→ SHORT PROBLEM: Transcribe the lines below verbatim, skipping the images.

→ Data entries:
□ □ □ □ □
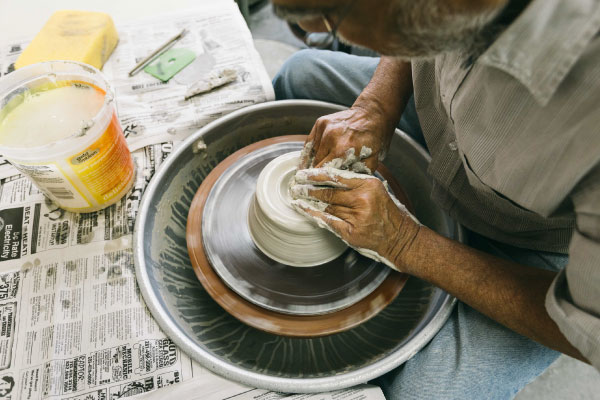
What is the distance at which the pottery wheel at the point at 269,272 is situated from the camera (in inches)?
32.8

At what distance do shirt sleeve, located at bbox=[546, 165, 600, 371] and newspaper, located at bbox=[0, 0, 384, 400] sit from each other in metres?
0.34

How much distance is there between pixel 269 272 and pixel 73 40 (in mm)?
834

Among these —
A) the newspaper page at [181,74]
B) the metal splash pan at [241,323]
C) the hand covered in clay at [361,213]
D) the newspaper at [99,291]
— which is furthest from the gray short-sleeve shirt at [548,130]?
the newspaper page at [181,74]

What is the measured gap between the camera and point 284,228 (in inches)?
32.1

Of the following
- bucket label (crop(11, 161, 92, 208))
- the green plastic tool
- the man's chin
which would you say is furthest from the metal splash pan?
the man's chin

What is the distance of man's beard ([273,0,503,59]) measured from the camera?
444 millimetres

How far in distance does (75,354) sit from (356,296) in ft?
1.80

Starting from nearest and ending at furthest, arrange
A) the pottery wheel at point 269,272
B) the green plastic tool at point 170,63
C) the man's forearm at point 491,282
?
the man's forearm at point 491,282
the pottery wheel at point 269,272
the green plastic tool at point 170,63

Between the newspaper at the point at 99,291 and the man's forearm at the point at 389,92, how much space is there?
0.30 meters

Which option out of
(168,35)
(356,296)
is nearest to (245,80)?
(168,35)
□ □ □ □ □
→ SOLUTION TO THE EXERCISE:
What is the distance at which the pottery wheel at the point at 269,272 is situated from the camera (in inches)?
32.8

At what distance do shirt sleeve, located at bbox=[546, 165, 600, 371] and newspaper, located at bbox=[0, 0, 384, 400] sit from each other in metres?
0.34

How much distance is there between pixel 269 272 and pixel 73 40 (in mm)?
834

Among these —
A) the newspaper page at [181,74]
B) the metal splash pan at [241,323]
C) the hand covered in clay at [361,213]
D) the newspaper at [99,291]
— which is furthest from the gray short-sleeve shirt at [548,130]?
the newspaper page at [181,74]

What is the measured gap between the camera and point 284,228 (in inches)?
32.1

Of the following
- bucket label (crop(11, 161, 92, 208))
- the green plastic tool
- the man's chin
which would you say is furthest from the metal splash pan?
the man's chin

What is the distance of man's beard ([273,0,503,59]) measured from the camera?
444 millimetres

How far in distance does (75,354) sit from (356,296) in ft?
1.80

Starting from nearest and ending at furthest, arrange
A) the pottery wheel at point 269,272
B) the green plastic tool at point 170,63
C) the man's forearm at point 491,282
?
the man's forearm at point 491,282
the pottery wheel at point 269,272
the green plastic tool at point 170,63

Between the newspaper at the point at 99,291 and the man's forearm at the point at 389,92, how much space is there?
0.30 meters

Which option out of
(168,35)
(356,296)
is nearest to (245,80)?
(168,35)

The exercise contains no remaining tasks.